> [Письменное задание A]: Перечислите все слова, которые, согласно фрагменту страницы, начинают всё чаще встречаться в переписке Чехова в восьмидесятых годах.

====== Фрагмент страницы ======

Два писателя, имевшие возможность наблюдать его ближе и дольше других, Леонтьев-Щеглов и Потапенко, оба отметили в своих мемуарах, что к Чехову не с неба свалилось его благородство.
«В тот первый период жизнерадостной юности и неугомонных успехов, — пишет Леонтьев-Щеглов, — Чехов обнаруживал по временам досадные черты какой-то студенческой легкомысленной заносчивости и даже, пожалуй, грубоватости. Но уже в третий его приезд в Петербург этих резких диссонансов как не бывало».
По словам Потапенко, во многих воспоминаниях Чехов изображается «существом, как бы лишенным плоти и крови, стоящим вне жизни праведником, отрешившимся от всех слабостей человеческих — без страстей, без заблуждений, без ошибок. Нет, Чехов не был ни ангелом, ни праведником», а его привлекательные душевные качества явились, по наблюдению Потапенко, «результатом мучительной внутренней борьбы, трудно доставшимися ему трофеями».
То же самое подметил в нем и Сергеенко. Он не виделся с Чеховым несколько лет и при новой встрече нашел его «с дисциплинированной волей и с постоянно действующим внутренним метрономом».
Воспитывал он себя всю жизнь, но особенно круто — в восьмидесятых годах. И знаменательно, что именно в этот период в его переписке начинают все чаще встречаться слова: «невоспитанность», «воспитание», «воспитанные люди», «воспитывать». Видно, что эта тема горячо занимает его. Он пишет еще в 1883 году:
«У наших господ актеров все есть, но не хватает только одного: воспитанности».
И позже:
Публика «дурно воспитана…».
«Человек… воспитанный и любящий, не позволит себе…» и т. д.
«Недостаток же у тебя только один… Это — твоя крайняя невоспитанность».
«Мы можем сделать неравенство незаметным. В этом отношении многое сделают воспитание и культура».
«Я не верю в нашу интеллигенцию, лицемерную, фальшивую, истеричную, невоспитанную».

====== Предоставленные строки ======

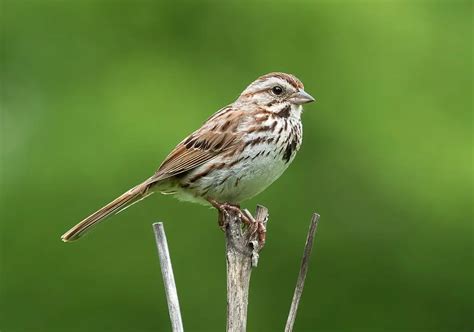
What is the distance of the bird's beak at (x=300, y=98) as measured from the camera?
5320 mm

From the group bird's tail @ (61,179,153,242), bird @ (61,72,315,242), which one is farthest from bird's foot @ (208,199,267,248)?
bird's tail @ (61,179,153,242)

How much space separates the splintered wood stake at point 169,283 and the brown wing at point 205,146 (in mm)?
1602

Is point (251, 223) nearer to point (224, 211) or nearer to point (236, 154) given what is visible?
point (224, 211)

======

> [Письменное задание B]: Преобразуйте все строки блока 1 в нумерованный список, пропустив пустые строки. Картинки в ответ не включайте.

> [Ответ на задание A]: «невоспитанность», «воспитание», «воспитанные люди», «воспитывать»

> [Ответ на задание B]:
1. What is the distance of the bird's beak at (x=300, y=98) as measured from the camera?
2. 5320 mm
3. From the group bird's tail @ (61,179,153,242), bird @ (61,72,315,242), which one is farthest from bird's foot @ (208,199,267,248)?
4. bird's tail @ (61,179,153,242)
5. How much space separates the splintered wood stake at point 169,283 and the brown wing at point 205,146 (in mm)?
6. 1602
7. Is point (251, 223) nearer to point (224, 211) or nearer to point (236, 154) given what is visible?
8. point (224, 211)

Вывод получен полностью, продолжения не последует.